争いの原因には、物質的な魄と精神的な魂、すなわち、見えるモノと見えないモノがあるようだ。上記の争いの本は、どちらかというと見えるモノ、見える世界のモノであるが、見えないモノ、見えないモノの世界でも争いを避けるモノがあると開祖は教えられていると考える。

まず、開祖は、まずは、天の浮橋に立たなければならない、と言われている。相手の前に立ったら、相手をどうこうしようと思うのではなく、上下前後左右偏らず、雲の上にあるような心になるのである。
そしてその気持ちで相手と接して、相手をくっつけてしまい、相手と一体化するのである。相手は自分の一部になるわけだから、反抗することは難しくなる。
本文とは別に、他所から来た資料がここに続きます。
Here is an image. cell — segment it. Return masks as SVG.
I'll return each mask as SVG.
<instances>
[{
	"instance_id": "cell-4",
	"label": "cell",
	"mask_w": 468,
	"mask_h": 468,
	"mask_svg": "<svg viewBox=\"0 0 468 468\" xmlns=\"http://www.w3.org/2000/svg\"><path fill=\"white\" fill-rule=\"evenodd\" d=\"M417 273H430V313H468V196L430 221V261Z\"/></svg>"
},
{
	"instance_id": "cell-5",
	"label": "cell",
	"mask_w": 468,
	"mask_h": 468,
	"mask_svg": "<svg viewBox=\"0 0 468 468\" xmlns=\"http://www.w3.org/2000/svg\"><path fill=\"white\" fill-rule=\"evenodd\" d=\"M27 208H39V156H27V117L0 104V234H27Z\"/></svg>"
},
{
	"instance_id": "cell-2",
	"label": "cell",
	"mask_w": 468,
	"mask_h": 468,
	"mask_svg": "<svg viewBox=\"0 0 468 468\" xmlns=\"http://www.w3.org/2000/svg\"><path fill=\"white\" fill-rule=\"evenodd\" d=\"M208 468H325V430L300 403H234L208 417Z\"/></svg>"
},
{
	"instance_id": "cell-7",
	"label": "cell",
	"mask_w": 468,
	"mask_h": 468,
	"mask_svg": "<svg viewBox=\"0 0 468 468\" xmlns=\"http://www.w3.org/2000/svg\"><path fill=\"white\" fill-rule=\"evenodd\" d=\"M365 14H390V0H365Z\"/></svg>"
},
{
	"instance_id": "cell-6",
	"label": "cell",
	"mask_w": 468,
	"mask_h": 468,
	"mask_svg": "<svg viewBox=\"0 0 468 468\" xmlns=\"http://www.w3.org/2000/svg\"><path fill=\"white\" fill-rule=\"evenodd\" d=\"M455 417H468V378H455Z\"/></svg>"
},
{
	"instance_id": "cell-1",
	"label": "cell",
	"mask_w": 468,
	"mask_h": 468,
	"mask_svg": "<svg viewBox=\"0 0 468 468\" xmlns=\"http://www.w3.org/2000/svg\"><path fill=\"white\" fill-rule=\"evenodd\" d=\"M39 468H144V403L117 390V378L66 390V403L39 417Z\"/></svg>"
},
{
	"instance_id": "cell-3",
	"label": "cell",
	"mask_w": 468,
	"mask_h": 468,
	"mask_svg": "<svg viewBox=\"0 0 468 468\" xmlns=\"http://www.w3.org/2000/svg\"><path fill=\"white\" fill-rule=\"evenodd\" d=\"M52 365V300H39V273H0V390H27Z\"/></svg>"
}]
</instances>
この天の浮橋に立つためには、開祖が云われる「愛」が大事になる。稽古の相手に愛の気持ちを持つことである。相手を思う気持ち、相手の立場に立っての心である。己だけではなく、相手のためになるように稽古をしようという気持ちである。
何故、愛の心が生まれるかというと、相手も地上天国完成に尽くそうとして稽古をしている仲間であり、同士であるからである。身近な家族や知人・友人に持つのと同じである。
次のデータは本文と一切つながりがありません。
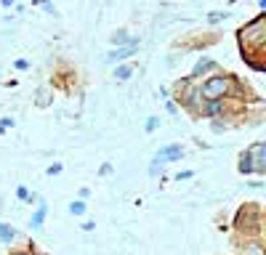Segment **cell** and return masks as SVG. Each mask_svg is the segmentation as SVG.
I'll list each match as a JSON object with an SVG mask.
<instances>
[{
	"label": "cell",
	"mask_w": 266,
	"mask_h": 255,
	"mask_svg": "<svg viewBox=\"0 0 266 255\" xmlns=\"http://www.w3.org/2000/svg\"><path fill=\"white\" fill-rule=\"evenodd\" d=\"M90 197V189H80V199H88Z\"/></svg>",
	"instance_id": "obj_26"
},
{
	"label": "cell",
	"mask_w": 266,
	"mask_h": 255,
	"mask_svg": "<svg viewBox=\"0 0 266 255\" xmlns=\"http://www.w3.org/2000/svg\"><path fill=\"white\" fill-rule=\"evenodd\" d=\"M258 221H261V213H258V207H256V205H248V207H239L235 224H237V228H245V234H248L250 226H253V231H258Z\"/></svg>",
	"instance_id": "obj_4"
},
{
	"label": "cell",
	"mask_w": 266,
	"mask_h": 255,
	"mask_svg": "<svg viewBox=\"0 0 266 255\" xmlns=\"http://www.w3.org/2000/svg\"><path fill=\"white\" fill-rule=\"evenodd\" d=\"M210 120H213V130H216V133H224V130H229V122L221 120V117H210Z\"/></svg>",
	"instance_id": "obj_15"
},
{
	"label": "cell",
	"mask_w": 266,
	"mask_h": 255,
	"mask_svg": "<svg viewBox=\"0 0 266 255\" xmlns=\"http://www.w3.org/2000/svg\"><path fill=\"white\" fill-rule=\"evenodd\" d=\"M16 197L22 199V202H27V199H30V189H27V186H19V189H16Z\"/></svg>",
	"instance_id": "obj_17"
},
{
	"label": "cell",
	"mask_w": 266,
	"mask_h": 255,
	"mask_svg": "<svg viewBox=\"0 0 266 255\" xmlns=\"http://www.w3.org/2000/svg\"><path fill=\"white\" fill-rule=\"evenodd\" d=\"M235 93H237V80L229 75H210L203 80V85H197V96L203 101H224Z\"/></svg>",
	"instance_id": "obj_2"
},
{
	"label": "cell",
	"mask_w": 266,
	"mask_h": 255,
	"mask_svg": "<svg viewBox=\"0 0 266 255\" xmlns=\"http://www.w3.org/2000/svg\"><path fill=\"white\" fill-rule=\"evenodd\" d=\"M112 43H115V48H118V45H128V43H131V37H128L125 29H118L112 35Z\"/></svg>",
	"instance_id": "obj_13"
},
{
	"label": "cell",
	"mask_w": 266,
	"mask_h": 255,
	"mask_svg": "<svg viewBox=\"0 0 266 255\" xmlns=\"http://www.w3.org/2000/svg\"><path fill=\"white\" fill-rule=\"evenodd\" d=\"M229 19V11H213V14H207V22L210 24H221Z\"/></svg>",
	"instance_id": "obj_14"
},
{
	"label": "cell",
	"mask_w": 266,
	"mask_h": 255,
	"mask_svg": "<svg viewBox=\"0 0 266 255\" xmlns=\"http://www.w3.org/2000/svg\"><path fill=\"white\" fill-rule=\"evenodd\" d=\"M37 99H40V104H45V101H48V90L43 88V90H40V96H37Z\"/></svg>",
	"instance_id": "obj_25"
},
{
	"label": "cell",
	"mask_w": 266,
	"mask_h": 255,
	"mask_svg": "<svg viewBox=\"0 0 266 255\" xmlns=\"http://www.w3.org/2000/svg\"><path fill=\"white\" fill-rule=\"evenodd\" d=\"M14 239H16V228L8 226V224H0V242H3V245H11Z\"/></svg>",
	"instance_id": "obj_11"
},
{
	"label": "cell",
	"mask_w": 266,
	"mask_h": 255,
	"mask_svg": "<svg viewBox=\"0 0 266 255\" xmlns=\"http://www.w3.org/2000/svg\"><path fill=\"white\" fill-rule=\"evenodd\" d=\"M200 112H203L205 117H224L226 107H224V101H203Z\"/></svg>",
	"instance_id": "obj_8"
},
{
	"label": "cell",
	"mask_w": 266,
	"mask_h": 255,
	"mask_svg": "<svg viewBox=\"0 0 266 255\" xmlns=\"http://www.w3.org/2000/svg\"><path fill=\"white\" fill-rule=\"evenodd\" d=\"M237 170H239L242 175H250V173H253V157H250V152H248V149H245V154H239Z\"/></svg>",
	"instance_id": "obj_9"
},
{
	"label": "cell",
	"mask_w": 266,
	"mask_h": 255,
	"mask_svg": "<svg viewBox=\"0 0 266 255\" xmlns=\"http://www.w3.org/2000/svg\"><path fill=\"white\" fill-rule=\"evenodd\" d=\"M237 40H239V48H242L245 61H248L253 69L261 72L264 69V43H266V35H264V14H258L253 22L245 24V27L237 32Z\"/></svg>",
	"instance_id": "obj_1"
},
{
	"label": "cell",
	"mask_w": 266,
	"mask_h": 255,
	"mask_svg": "<svg viewBox=\"0 0 266 255\" xmlns=\"http://www.w3.org/2000/svg\"><path fill=\"white\" fill-rule=\"evenodd\" d=\"M69 213H72V215H83V213H86V199L72 202V205H69Z\"/></svg>",
	"instance_id": "obj_16"
},
{
	"label": "cell",
	"mask_w": 266,
	"mask_h": 255,
	"mask_svg": "<svg viewBox=\"0 0 266 255\" xmlns=\"http://www.w3.org/2000/svg\"><path fill=\"white\" fill-rule=\"evenodd\" d=\"M248 152H250V157H253V173L264 175V173H266V143H264V141L253 143Z\"/></svg>",
	"instance_id": "obj_6"
},
{
	"label": "cell",
	"mask_w": 266,
	"mask_h": 255,
	"mask_svg": "<svg viewBox=\"0 0 266 255\" xmlns=\"http://www.w3.org/2000/svg\"><path fill=\"white\" fill-rule=\"evenodd\" d=\"M8 128H14V120H11V117H3V120H0V130H8Z\"/></svg>",
	"instance_id": "obj_19"
},
{
	"label": "cell",
	"mask_w": 266,
	"mask_h": 255,
	"mask_svg": "<svg viewBox=\"0 0 266 255\" xmlns=\"http://www.w3.org/2000/svg\"><path fill=\"white\" fill-rule=\"evenodd\" d=\"M45 215H48V205L40 202V205H37V210H35V215H32V221H30V226L32 228H40L43 221H45Z\"/></svg>",
	"instance_id": "obj_10"
},
{
	"label": "cell",
	"mask_w": 266,
	"mask_h": 255,
	"mask_svg": "<svg viewBox=\"0 0 266 255\" xmlns=\"http://www.w3.org/2000/svg\"><path fill=\"white\" fill-rule=\"evenodd\" d=\"M136 51H139V37H131V43H128V45H118V48H112V51H109V54H107V61H109V64L122 61V58L133 56Z\"/></svg>",
	"instance_id": "obj_5"
},
{
	"label": "cell",
	"mask_w": 266,
	"mask_h": 255,
	"mask_svg": "<svg viewBox=\"0 0 266 255\" xmlns=\"http://www.w3.org/2000/svg\"><path fill=\"white\" fill-rule=\"evenodd\" d=\"M14 67H16L19 72H24V69L30 67V61H27V58H16V61H14Z\"/></svg>",
	"instance_id": "obj_18"
},
{
	"label": "cell",
	"mask_w": 266,
	"mask_h": 255,
	"mask_svg": "<svg viewBox=\"0 0 266 255\" xmlns=\"http://www.w3.org/2000/svg\"><path fill=\"white\" fill-rule=\"evenodd\" d=\"M61 173V162H54V165L48 168V175H59Z\"/></svg>",
	"instance_id": "obj_20"
},
{
	"label": "cell",
	"mask_w": 266,
	"mask_h": 255,
	"mask_svg": "<svg viewBox=\"0 0 266 255\" xmlns=\"http://www.w3.org/2000/svg\"><path fill=\"white\" fill-rule=\"evenodd\" d=\"M165 107H168V112H171V114H176V112H178V107H176V104H173V101H168Z\"/></svg>",
	"instance_id": "obj_24"
},
{
	"label": "cell",
	"mask_w": 266,
	"mask_h": 255,
	"mask_svg": "<svg viewBox=\"0 0 266 255\" xmlns=\"http://www.w3.org/2000/svg\"><path fill=\"white\" fill-rule=\"evenodd\" d=\"M192 170H184V173H176V181H181V178H192Z\"/></svg>",
	"instance_id": "obj_23"
},
{
	"label": "cell",
	"mask_w": 266,
	"mask_h": 255,
	"mask_svg": "<svg viewBox=\"0 0 266 255\" xmlns=\"http://www.w3.org/2000/svg\"><path fill=\"white\" fill-rule=\"evenodd\" d=\"M216 69H218V64L213 61V58H200V61L194 64V69H192V80L205 77V75H210V72H216Z\"/></svg>",
	"instance_id": "obj_7"
},
{
	"label": "cell",
	"mask_w": 266,
	"mask_h": 255,
	"mask_svg": "<svg viewBox=\"0 0 266 255\" xmlns=\"http://www.w3.org/2000/svg\"><path fill=\"white\" fill-rule=\"evenodd\" d=\"M99 173H101V175H109V173H112V165H109V162H104V165H101V170H99Z\"/></svg>",
	"instance_id": "obj_22"
},
{
	"label": "cell",
	"mask_w": 266,
	"mask_h": 255,
	"mask_svg": "<svg viewBox=\"0 0 266 255\" xmlns=\"http://www.w3.org/2000/svg\"><path fill=\"white\" fill-rule=\"evenodd\" d=\"M154 128H157V117H149L147 120V133H152Z\"/></svg>",
	"instance_id": "obj_21"
},
{
	"label": "cell",
	"mask_w": 266,
	"mask_h": 255,
	"mask_svg": "<svg viewBox=\"0 0 266 255\" xmlns=\"http://www.w3.org/2000/svg\"><path fill=\"white\" fill-rule=\"evenodd\" d=\"M14 3H16V0H0V5H5V8H11Z\"/></svg>",
	"instance_id": "obj_28"
},
{
	"label": "cell",
	"mask_w": 266,
	"mask_h": 255,
	"mask_svg": "<svg viewBox=\"0 0 266 255\" xmlns=\"http://www.w3.org/2000/svg\"><path fill=\"white\" fill-rule=\"evenodd\" d=\"M131 75H133V64H122V67L115 69V77H118V80H128Z\"/></svg>",
	"instance_id": "obj_12"
},
{
	"label": "cell",
	"mask_w": 266,
	"mask_h": 255,
	"mask_svg": "<svg viewBox=\"0 0 266 255\" xmlns=\"http://www.w3.org/2000/svg\"><path fill=\"white\" fill-rule=\"evenodd\" d=\"M14 255H40V253H32V250H16Z\"/></svg>",
	"instance_id": "obj_27"
},
{
	"label": "cell",
	"mask_w": 266,
	"mask_h": 255,
	"mask_svg": "<svg viewBox=\"0 0 266 255\" xmlns=\"http://www.w3.org/2000/svg\"><path fill=\"white\" fill-rule=\"evenodd\" d=\"M181 157H184V146H181V143H168V146H163L157 154H154V162H152V170H149V173L157 175L160 165H165V162H176V160H181Z\"/></svg>",
	"instance_id": "obj_3"
}]
</instances>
更に、争いをさけるために、稽古相手だけではなく、周囲の人たちにも争う気持ちを起こさせないために、挨拶をすること、そして挨拶を返すことである。
以前にも書いたが、本部で教えられていた有川定輝先生は、誰からの挨拶も返されておられた。先生ぐらいなら、こんな人からの挨拶をわざわざ返される必要はないのにと思っていたので、一度、どうして、誰にでも丁寧に挨拶を返されるんですかとお聞きしたら、一言、「敵をつくらないためだ」と言われた。
挨拶し合えば、争いは少なくなるのは確かである。
また、同じように、「有難う」と言うのも、争いを避ける大事なことであろう。

合気道の形稽古で、争を避ける稽古をし、それを世間に知らしめ、世界を争いのない平和な社会へ、地上天国完成のお手伝いをしたいものである。